INSTRUCTIONS FOR THE TASK: Look below for the line with "Магний-хлор-два Проверка Прочитайте" and the line with "Тъжна Песен и тъжна история". Copy exactly those two lines and every line between, but not the pictures.

EXERCISE INPUTS:
+ + +
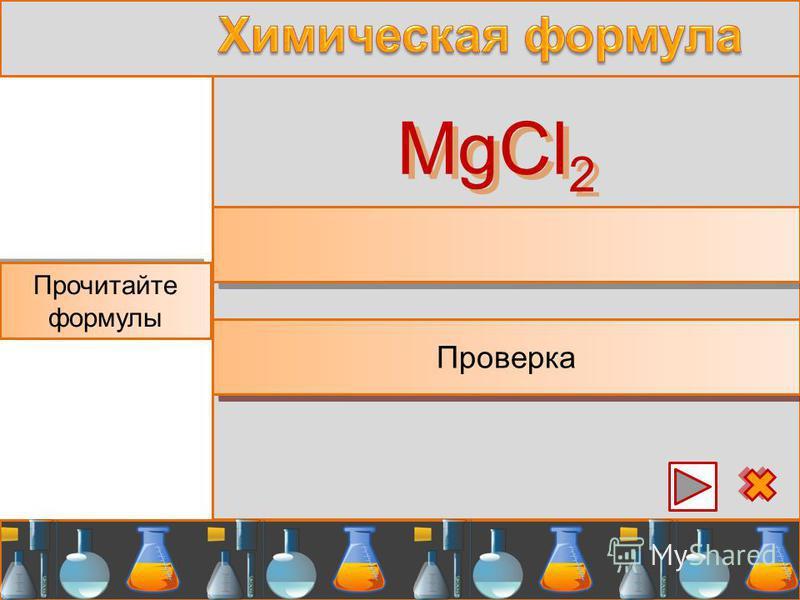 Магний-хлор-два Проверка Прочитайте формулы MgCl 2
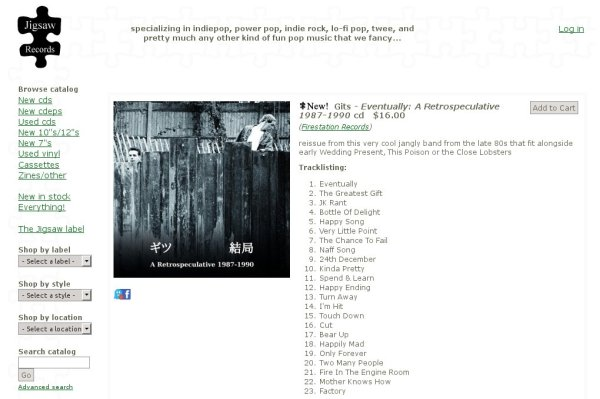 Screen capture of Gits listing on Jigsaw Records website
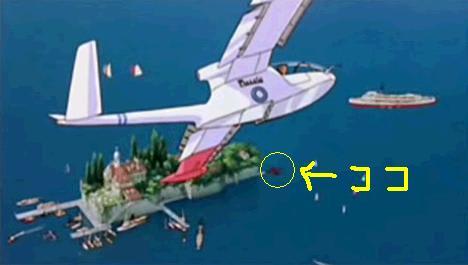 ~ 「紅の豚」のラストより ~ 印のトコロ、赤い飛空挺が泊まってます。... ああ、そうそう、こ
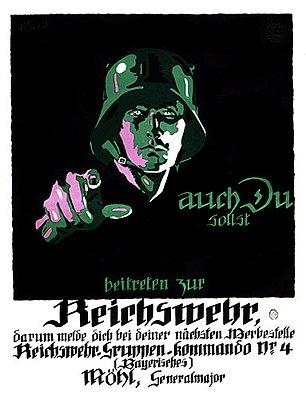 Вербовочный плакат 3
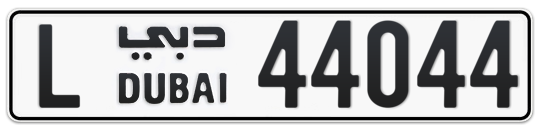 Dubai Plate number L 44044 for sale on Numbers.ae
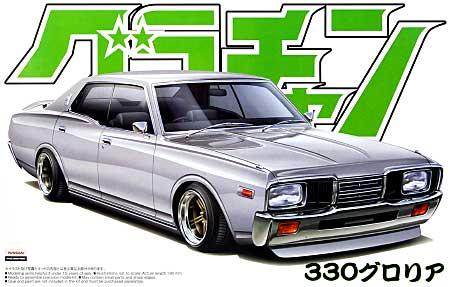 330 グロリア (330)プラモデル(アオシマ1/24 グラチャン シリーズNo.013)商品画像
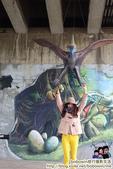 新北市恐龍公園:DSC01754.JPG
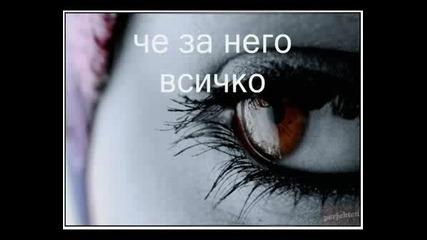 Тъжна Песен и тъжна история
+ + +
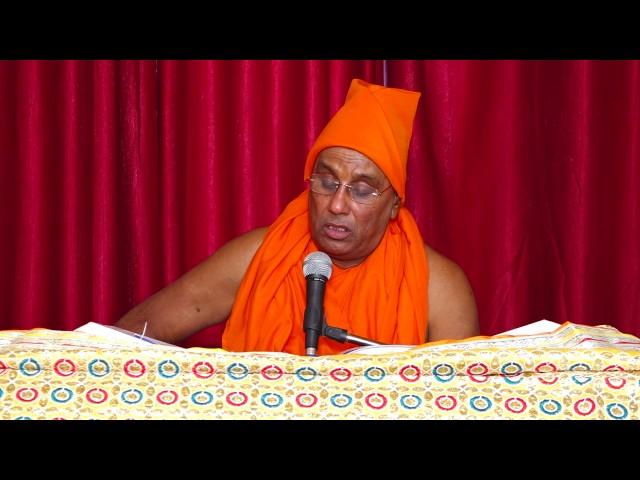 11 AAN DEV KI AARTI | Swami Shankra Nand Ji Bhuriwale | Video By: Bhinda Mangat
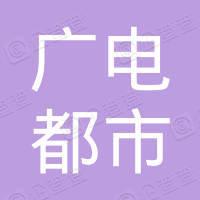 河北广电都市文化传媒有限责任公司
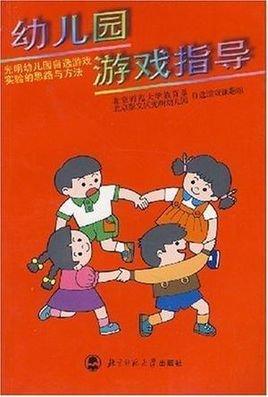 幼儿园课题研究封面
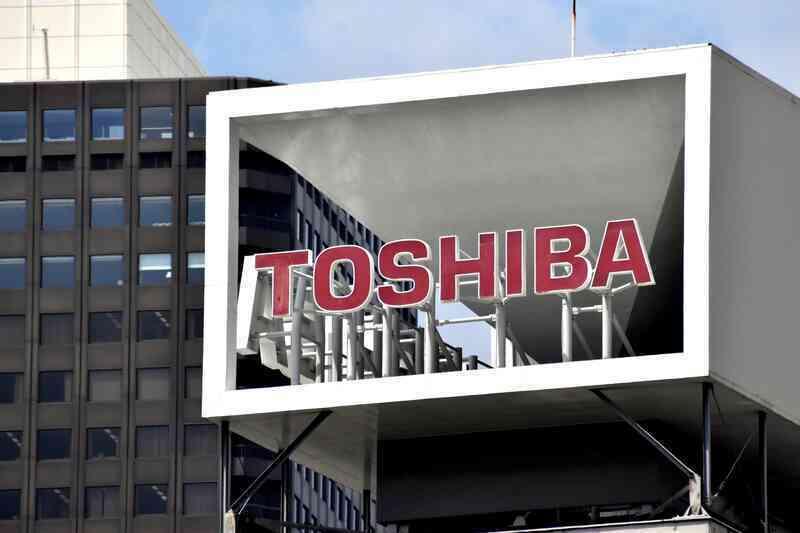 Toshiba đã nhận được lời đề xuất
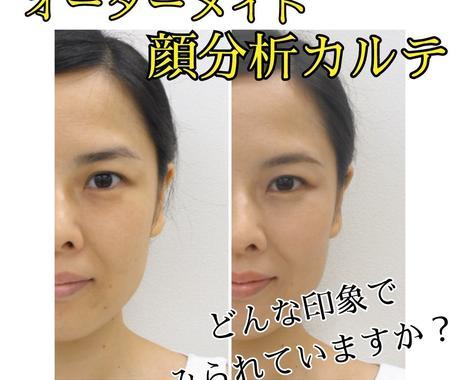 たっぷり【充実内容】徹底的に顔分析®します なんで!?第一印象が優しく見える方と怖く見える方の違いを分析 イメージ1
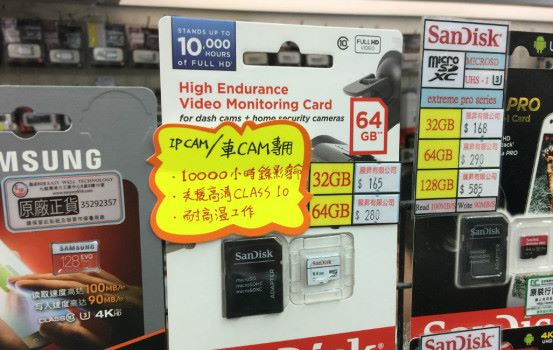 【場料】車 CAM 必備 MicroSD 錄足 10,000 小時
+ + +
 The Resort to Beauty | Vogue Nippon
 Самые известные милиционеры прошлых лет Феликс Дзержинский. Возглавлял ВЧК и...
+ + +
FINISHED TASK:
 Магний-хлор-два Проверка Прочитайте формулы MgCl 2
 Screen capture of Gits listing on Jigsaw Records website
 ~ 「紅の豚」のラストより ~ 印のトコロ、赤い飛空挺が泊まってます。... ああ、そうそう、こ
 Вербовочный плакат 3
 Dubai Plate number L 44044 for sale on Numbers.ae
 330 グロリア (330)プラモデル(アオシマ1/24 グラチャン シリーズNo.013)商品画像
 新北市恐龍公園:DSC01754.JPG
 Тъжна Песен и тъжна история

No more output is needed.